Various pharmacological studies have been carried out on this plant products which showed that the extracts possess antimalarial, antipyretic, analgesic and anti-inflammatory properties [4,5], anthelmintic [6], diuretic, spasmolytic and hypotensive properties [7], Immuno-stimulant property [8], antipsychotic and anxiolytic effect [9], reversible antifertility effect [10].

The stem bark of A. boonei is used in traditional medicine to treat fever, painful micturition, insomnia, malaria and chronic diarrhea, rheumatic pains, as anti-venom for snake bites and in the treatment of arrow poisoning [11]. It is also used in treating painful micturition and rheumatic conditions [11].

An infusion of the root and stem bark was taken as a remedy for asthma liquid made from the stem bark and leaves is drunk to treat impotence. In Ghana, it is given to assuage toothache and, after child delivery, to aid in expelling the placenta.

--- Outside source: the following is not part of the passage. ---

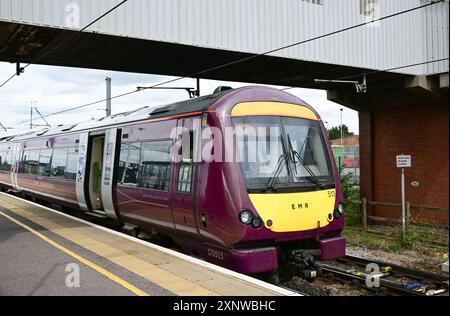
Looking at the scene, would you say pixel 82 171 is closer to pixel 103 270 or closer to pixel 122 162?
pixel 122 162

In Africa and elsewhere, plant extracts are still widely used in the treatment of malaria and other ailments, and up to 80% of the African population use traditional medicines for primary health care [12]. Since little scientific data exist to validate antimicrobial properties of medicinal plants, it is important that their claimed antimicrobial properties are investigated, in order to establish their efficacy and determine their potential as sources of new antimicrobial drugs.

In this study, the phytochemical and antimicrobial activity of extract fractions of A. boonei was carried out with a view to provide scientific basis on the claim by traditional healers of its uses in traditional medicine in the context of the continued search for active therapeutic agents from plants.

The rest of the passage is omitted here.